- _Exercise task_
Everything from the line with "Among the items" through the last line of the records below should be copied exactly, both ends included.

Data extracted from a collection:

— Start —

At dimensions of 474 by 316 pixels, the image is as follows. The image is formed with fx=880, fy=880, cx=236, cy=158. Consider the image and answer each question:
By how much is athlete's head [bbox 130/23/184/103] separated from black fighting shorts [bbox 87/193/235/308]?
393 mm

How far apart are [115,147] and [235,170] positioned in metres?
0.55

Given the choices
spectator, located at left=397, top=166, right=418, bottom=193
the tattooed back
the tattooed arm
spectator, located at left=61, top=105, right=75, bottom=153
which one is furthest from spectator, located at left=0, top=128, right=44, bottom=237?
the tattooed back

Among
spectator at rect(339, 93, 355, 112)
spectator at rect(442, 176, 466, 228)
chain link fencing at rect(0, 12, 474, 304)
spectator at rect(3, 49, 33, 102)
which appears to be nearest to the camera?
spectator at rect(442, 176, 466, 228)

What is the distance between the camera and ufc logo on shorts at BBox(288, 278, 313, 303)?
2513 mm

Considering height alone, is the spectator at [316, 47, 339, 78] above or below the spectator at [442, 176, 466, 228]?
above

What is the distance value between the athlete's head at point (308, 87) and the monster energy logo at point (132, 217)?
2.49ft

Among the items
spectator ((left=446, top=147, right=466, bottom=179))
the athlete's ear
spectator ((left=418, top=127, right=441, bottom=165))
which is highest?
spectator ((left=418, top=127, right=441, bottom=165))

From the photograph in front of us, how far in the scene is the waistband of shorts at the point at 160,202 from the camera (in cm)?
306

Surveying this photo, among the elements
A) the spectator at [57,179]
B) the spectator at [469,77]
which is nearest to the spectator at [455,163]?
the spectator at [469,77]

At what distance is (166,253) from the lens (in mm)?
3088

— End —

- _Output of the task_
Among the items
spectator ((left=446, top=147, right=466, bottom=179))
the athlete's ear
spectator ((left=418, top=127, right=441, bottom=165))
which is highest?
spectator ((left=418, top=127, right=441, bottom=165))

From the photograph in front of us, how far in the scene is the waistband of shorts at the point at 160,202 from the camera (in cm)?
306

Surveying this photo, among the elements
A) the spectator at [57,179]
B) the spectator at [469,77]
which is nearest to the spectator at [455,163]?
the spectator at [469,77]

At what distance is (166,253) from the lens (in mm)?
3088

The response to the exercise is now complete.